Supplied passage Start Marker
The film premiered in October at the Roxy Theater in New York City on October 15, 1932, then released in Los Angeles, and a few other cities in November 1932. A limited national release came in 1933. Originally running 73 minutes, the studio edited 14 minutes from the picture before release. The film was re-released in 1935 (post-Code) by RKO, hoping to turn a profit by cashing on the growing popularity of stars Dunne and Loy. Several characters were deleted from the film's final version, including those played by Leon Ames, Phyllis Fraser, and Betty Furness (in what would have been Furness's film debut at the age of 16). The film portrays only 11 women, not 13, with Fraser and Furness playing the two characters edited from the film.

Thirteen Women has been cited as an early "female ensemble" film, as well as an early influence on the "slasher film" genre.

==Plot==
Thirteen women, who were sorority sisters at the all-girl's college St. Alban's, all write to a clairvoyant "swami" who by mail sends each a horoscope foreseeing swift doom. However, the clairvoyant is under the sway of Ursula Georgi, a half-Javanese Eurasian woman who was snubbed at school by the other women owing to her mixed-race heritage, behavior which eventually forced her to leave school. She now seeks revenge by manipulating the women into killing themselves or each other. She also goads the clairvoyant into killing himself by falling into the path of a subway train.

The victims are set up and killed off one by one until Laura Stanhope, living in Beverly Hills, is one of the few still alive. With the help of Laura's chauffeur, Ursula tries to kill Laura's young son Bobby with both tainted candy and an explosive rubber ball, but is thwarted. Ursula follows Laura and Bobby as they flee by train, unaware that police sergeant Barry Clive is escorting them. After confronting Laura, and hypnotizing her into falling asleep, Ursula enters Bobby's room and is caught by Clive. She then flees to the back of the train and jumps to her death.

==Cast==
- Irene Dunne as Laura Stanhope
- Ricardo Cortez as Police Sergeant Barry Clive
- Jill Esmond as Jo Turner
- Myrna Loy as Ursula Georgi
- Mary Duncan as June Raskob
- Kay Johnson as Helen Dawson Frye
- Florence Eldridge as Grace Coombs
- C. Henry Gordon as Swami Yogadachi
- Peg Entwistle as Hazel Clay Cousins
- Harriet Hagman as May Raskob
- Edward Pawley as Burns, Laura's chauffeur
- Blanche Friderici as Miss Kirsten, headmistress
- Wally Albright as Bobby Stanhope
- Phyllis Fraser as Twelfth Woman (scenes deleted)
- Betty Furness as Thirteenth Woman (scenes deleted)
Supplied passage End Marker
Data below Start Marker
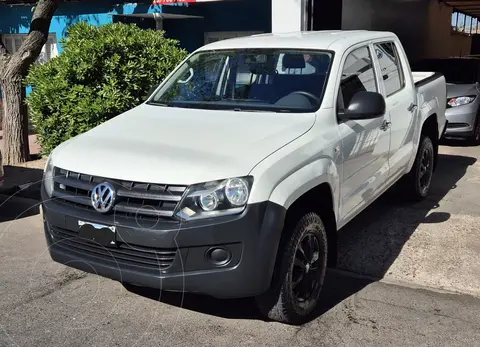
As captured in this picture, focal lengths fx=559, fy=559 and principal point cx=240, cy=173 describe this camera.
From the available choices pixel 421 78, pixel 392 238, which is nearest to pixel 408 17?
Data below End Marker
> **Exercises to complete**:
1 - In the Thirteen Women passage, at which theater did the film premiere?
2 - Please continue the Thirteen Women passage from its final line onward.

> **Solved tasks**:
1 - The Roxy Theater in New York City.

2 -
- Lloyd Ingraham as Inspector (uncredited)

==Production notes==
Thirteen Women features the only film appearance of actress Peg Entwistle. Entwistle became despondent over her career and jumped to her death from the Hollywood Sign on September 16, 1932. The film premiered in New York on October 15 (almost exactly a month after her suicide), and in Los Angeles in November. Entwistle had a supporting role in the original cut, with scenes running approximately sixteen minutes. After the film performed poorly for test audiences, her screen time was cut to four minutes.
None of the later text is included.